I agree with Gasper on the first two points. Context is always important. In fact, you’d be hard pressed to find a stats oriented fan that disagrees with either point. That said, no one can prove (not even Rondo) that his shooting percentage declined as a result of Barack Obama’s remark. It’s certainly possible, but it’s also possible he’s using it as justification for his poor play.
Integers will never be able to measure the intangibles – ambiguous factors that make some athletes able to perform better than others and some teams able to execute better than others.
What makes sports compelling is that it often defies order, predictability and symmetry. That puts it directly at odds with statistics, a discipline based on those tenets.

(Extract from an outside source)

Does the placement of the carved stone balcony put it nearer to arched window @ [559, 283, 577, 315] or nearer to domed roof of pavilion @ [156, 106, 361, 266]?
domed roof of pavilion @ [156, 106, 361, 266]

The problem with intangibles is they’re entirely subjective. We think we know the degree to which they benefit players, but we don’t atually know. Jason Varitek’s intangibles behind the plate are a perfect example. Do you know how much his leadership helps the pitching staff when he’s catching? I’m sure it has some effect, but how much? Does it save three runs a season? 15? 30? We don’t know because we can’t measure it. This doesn’t mean we should discount the intangible factor entirely, but we need to be weary about overvaluing it.
So, if the only way to have a sports argument in the 21st century is to rattle off a bunch of numbers as evidence, then count me out.
Would you get into a political debate with someone using anecdotal evidence that can’t be proven? Of course not. Why would you get into a debate about sports (or anything else for that matter) without hard evidence? Feel free to bring your stories along to help shape your argument, and make your discussion more interesting. If you want to win though, you better bring the facts, otherwise you’re probably going to get embarrassed.